What also sets him apart from other Indian singers is that he pens his own lyrics. Public Issue, his fourth album brought out with HAQ and Viveka Foundation, was released in early October, and contains 14 brand-new songs in the best Dylanesque tradition of social cause poetry. Some songs on the new album are poetic, others evocative, made more so by his slightly raspy voice and the trademark harmonica. Often, his songs are hard-hitting: singing about the plight of child weavers in the Indian carpet belt, he sings, “Who do they question, who will they seek,
Their fathers or their mothers or the man on the street
Or the one who stands besides them, should he be blamed
And the finger points at you and me.”
(Who’s to be blamed, Public Issue, October 2005)
The most interesting song on the album, Nirakaar Noire Bhojon, is sung in the baul tradition, and is about the futility of mosques, temples and churches to seek God. “I couldn’t play any of the traditional instruments which accompany baul songs, but the American banjo filled the void beautifully,” said he.

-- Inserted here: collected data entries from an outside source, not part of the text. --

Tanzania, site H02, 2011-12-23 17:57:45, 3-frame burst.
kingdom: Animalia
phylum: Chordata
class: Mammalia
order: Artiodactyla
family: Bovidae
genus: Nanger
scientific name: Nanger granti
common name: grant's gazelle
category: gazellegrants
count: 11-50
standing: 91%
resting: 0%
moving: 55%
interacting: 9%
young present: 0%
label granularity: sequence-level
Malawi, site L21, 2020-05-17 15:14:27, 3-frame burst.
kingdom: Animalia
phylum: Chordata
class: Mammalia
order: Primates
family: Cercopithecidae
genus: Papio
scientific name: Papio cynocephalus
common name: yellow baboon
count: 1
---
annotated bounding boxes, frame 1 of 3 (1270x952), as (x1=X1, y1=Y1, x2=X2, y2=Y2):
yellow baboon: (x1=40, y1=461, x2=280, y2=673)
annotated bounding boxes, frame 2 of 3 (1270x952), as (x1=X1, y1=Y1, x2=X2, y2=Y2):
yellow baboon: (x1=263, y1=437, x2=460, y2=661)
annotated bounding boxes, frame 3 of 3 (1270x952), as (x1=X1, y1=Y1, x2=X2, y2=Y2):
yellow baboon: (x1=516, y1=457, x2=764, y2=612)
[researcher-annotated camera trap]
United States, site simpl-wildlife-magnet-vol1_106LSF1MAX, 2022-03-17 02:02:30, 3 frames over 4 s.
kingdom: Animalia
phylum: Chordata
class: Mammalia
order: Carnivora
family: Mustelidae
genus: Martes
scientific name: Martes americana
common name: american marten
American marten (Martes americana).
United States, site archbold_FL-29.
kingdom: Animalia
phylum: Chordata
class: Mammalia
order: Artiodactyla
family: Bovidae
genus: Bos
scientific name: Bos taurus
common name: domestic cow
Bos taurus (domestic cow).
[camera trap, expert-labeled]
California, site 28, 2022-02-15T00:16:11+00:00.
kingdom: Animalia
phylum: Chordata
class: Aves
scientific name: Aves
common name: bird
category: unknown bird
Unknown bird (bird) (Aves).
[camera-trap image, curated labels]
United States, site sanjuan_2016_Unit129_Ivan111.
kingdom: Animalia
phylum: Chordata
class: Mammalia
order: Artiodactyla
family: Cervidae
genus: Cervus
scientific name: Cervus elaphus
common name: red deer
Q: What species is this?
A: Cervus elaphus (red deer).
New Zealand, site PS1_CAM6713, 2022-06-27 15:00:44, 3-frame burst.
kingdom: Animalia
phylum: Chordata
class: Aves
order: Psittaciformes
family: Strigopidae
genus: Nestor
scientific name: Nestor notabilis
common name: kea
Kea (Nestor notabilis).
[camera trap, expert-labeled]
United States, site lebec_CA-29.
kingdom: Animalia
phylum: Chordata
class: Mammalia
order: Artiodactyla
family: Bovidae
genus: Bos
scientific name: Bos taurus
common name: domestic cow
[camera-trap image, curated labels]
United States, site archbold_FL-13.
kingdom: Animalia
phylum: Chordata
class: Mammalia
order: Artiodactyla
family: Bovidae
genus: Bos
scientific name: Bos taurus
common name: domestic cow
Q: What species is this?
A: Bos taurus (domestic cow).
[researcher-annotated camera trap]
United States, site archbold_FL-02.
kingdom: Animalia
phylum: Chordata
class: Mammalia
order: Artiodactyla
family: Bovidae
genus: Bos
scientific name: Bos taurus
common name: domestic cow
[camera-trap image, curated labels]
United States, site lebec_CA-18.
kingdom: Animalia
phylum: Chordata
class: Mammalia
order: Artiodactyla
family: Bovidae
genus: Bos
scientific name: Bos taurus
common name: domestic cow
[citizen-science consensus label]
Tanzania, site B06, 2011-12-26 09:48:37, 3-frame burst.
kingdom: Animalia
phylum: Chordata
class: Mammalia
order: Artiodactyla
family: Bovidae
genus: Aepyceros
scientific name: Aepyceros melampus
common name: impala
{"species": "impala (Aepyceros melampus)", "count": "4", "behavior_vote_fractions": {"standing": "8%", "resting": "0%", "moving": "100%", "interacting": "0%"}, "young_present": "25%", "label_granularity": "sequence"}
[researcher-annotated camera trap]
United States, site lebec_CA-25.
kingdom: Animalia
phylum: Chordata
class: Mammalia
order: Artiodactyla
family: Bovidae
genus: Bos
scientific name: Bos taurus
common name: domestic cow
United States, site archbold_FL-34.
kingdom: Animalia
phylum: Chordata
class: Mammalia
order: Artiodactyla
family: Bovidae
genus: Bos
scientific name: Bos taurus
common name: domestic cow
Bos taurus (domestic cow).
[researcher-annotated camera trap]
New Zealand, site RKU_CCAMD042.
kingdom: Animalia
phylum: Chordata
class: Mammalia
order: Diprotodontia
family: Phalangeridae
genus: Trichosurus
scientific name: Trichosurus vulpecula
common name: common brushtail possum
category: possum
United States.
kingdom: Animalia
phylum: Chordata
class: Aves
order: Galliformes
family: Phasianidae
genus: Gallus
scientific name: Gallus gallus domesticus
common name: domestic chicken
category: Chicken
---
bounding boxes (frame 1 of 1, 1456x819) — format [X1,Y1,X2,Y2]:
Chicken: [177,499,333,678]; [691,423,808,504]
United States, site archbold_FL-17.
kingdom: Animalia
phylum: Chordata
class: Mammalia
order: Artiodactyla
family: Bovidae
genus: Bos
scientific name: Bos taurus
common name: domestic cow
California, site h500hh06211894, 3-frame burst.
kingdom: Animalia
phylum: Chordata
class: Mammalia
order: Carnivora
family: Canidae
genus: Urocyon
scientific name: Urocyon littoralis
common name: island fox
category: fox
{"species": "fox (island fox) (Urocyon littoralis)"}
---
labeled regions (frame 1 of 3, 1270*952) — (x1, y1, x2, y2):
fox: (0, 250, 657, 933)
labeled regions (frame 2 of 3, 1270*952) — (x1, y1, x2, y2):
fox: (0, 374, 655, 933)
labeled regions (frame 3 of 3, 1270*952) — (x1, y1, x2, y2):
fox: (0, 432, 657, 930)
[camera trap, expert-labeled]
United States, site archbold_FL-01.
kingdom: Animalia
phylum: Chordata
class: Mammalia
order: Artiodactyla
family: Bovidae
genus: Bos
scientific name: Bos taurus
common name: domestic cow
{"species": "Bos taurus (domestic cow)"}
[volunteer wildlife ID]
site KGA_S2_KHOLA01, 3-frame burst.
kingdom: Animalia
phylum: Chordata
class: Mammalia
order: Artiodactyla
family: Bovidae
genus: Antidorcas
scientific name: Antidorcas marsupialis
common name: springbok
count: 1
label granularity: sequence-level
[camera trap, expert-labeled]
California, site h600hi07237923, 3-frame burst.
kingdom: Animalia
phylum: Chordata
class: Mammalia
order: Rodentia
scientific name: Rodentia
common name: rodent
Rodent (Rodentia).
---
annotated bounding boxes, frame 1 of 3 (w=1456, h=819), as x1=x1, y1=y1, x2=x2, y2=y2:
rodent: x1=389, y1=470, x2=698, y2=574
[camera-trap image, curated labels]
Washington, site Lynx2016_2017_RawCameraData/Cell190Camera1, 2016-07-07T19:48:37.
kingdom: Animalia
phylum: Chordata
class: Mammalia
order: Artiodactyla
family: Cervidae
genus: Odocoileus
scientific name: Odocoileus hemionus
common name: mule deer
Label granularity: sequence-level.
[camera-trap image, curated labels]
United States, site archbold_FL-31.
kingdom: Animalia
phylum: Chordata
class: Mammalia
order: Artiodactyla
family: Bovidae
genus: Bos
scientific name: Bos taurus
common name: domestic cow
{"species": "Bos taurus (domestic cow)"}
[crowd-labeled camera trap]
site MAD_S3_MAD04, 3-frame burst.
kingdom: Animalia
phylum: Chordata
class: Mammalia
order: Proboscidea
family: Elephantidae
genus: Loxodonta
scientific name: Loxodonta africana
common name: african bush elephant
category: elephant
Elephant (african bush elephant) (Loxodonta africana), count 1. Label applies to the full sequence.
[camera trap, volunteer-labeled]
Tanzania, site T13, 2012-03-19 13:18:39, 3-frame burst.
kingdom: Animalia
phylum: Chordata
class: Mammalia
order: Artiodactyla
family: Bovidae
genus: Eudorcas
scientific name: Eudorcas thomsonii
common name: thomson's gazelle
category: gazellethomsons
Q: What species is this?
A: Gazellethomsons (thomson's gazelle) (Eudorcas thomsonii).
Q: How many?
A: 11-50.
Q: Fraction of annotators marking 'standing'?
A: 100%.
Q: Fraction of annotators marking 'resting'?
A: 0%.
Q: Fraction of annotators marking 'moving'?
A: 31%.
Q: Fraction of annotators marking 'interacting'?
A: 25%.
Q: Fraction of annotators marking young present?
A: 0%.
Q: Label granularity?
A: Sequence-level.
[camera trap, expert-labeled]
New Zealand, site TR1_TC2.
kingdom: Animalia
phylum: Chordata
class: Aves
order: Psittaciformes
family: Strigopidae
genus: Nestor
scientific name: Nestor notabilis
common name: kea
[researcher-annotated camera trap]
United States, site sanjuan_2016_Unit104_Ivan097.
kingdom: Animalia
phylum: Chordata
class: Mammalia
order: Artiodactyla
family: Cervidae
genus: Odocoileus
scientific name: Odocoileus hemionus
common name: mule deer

How do you speak of freedom?
When your thoughts are so in chains
How do you see the rainbow?
Without the rain
(Certain Thoughts, Public Issue, 2005)
The songs in Public Issue have been welcomed by civil society organisations who want to include music as part of their advocacy campaigns. A long term ‘Art As Advocacy’ programme with Viveka Foundation and HAQ (the two sponsors of Public Issue) is on the cards.
“People often call and ask me for copies of my lyrics,” he says, “And when I see the kind of response that my music evokes in young audiences, I feel even more certain of the efficacy of music as a tool for public advocacy.” Perhaps that is why unlike many other musicians who’ve sung one or two songs with a social theme, Bose’s music has consistently been about social justice. “In the last 30 years, I haven’t sold my soul to music without meaning. I have sung what I believed in, and believed in what I’ve sung,” says he. Dylan would have been happy.